◆ WORK ITEM ◆
Below are the records; give again exactly the lines from the one containing "Royalty Free Photo" through the one containing "HIGHLAND 7 PIECE", leaving out pictures.

◆ RAW DATA ◆
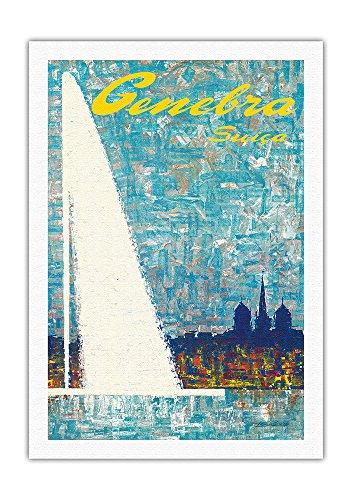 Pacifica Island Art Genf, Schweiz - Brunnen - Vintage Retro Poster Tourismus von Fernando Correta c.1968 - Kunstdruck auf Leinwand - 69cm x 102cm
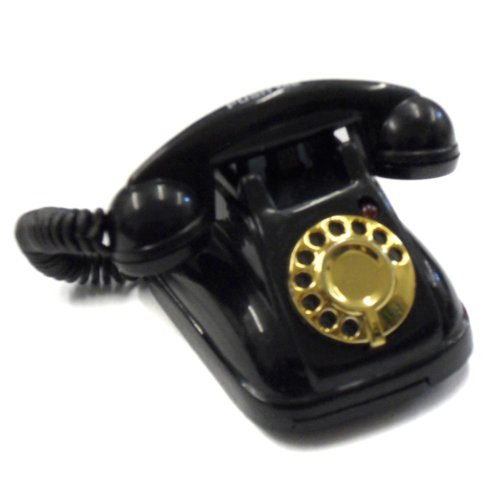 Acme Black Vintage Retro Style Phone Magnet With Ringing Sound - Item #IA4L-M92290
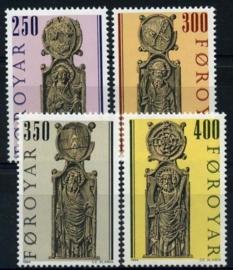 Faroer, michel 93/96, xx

==

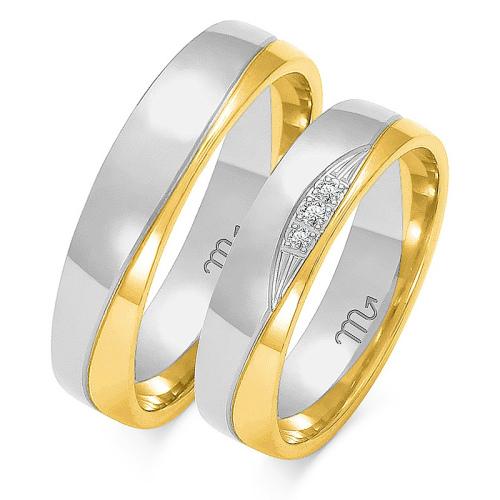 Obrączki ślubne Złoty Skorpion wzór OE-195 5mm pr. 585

...

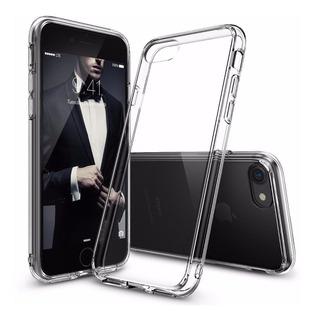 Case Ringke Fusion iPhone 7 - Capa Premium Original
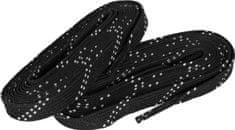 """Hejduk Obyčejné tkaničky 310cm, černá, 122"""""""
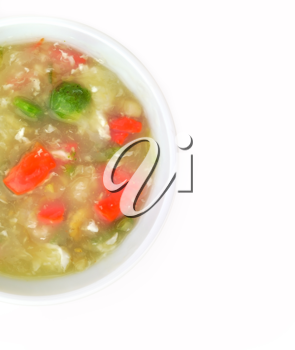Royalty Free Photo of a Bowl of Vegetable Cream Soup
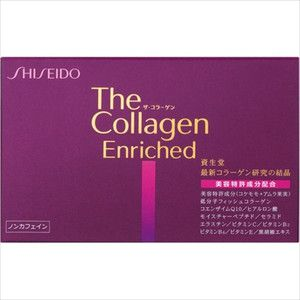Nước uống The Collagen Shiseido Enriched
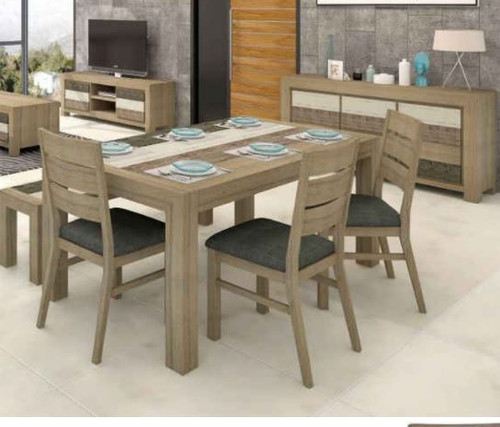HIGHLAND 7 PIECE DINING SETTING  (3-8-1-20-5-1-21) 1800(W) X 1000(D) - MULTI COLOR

◆ RESPONSE BELOW ◆
Royalty Free Photo of a Bowl of Vegetable Cream Soup
Nước uống The Collagen Shiseido Enriched
HIGHLAND 7 PIECE DINING SETTING  (3-8-1-20-5-1-21) 1800(W) X 1000(D) - MULTI COLOR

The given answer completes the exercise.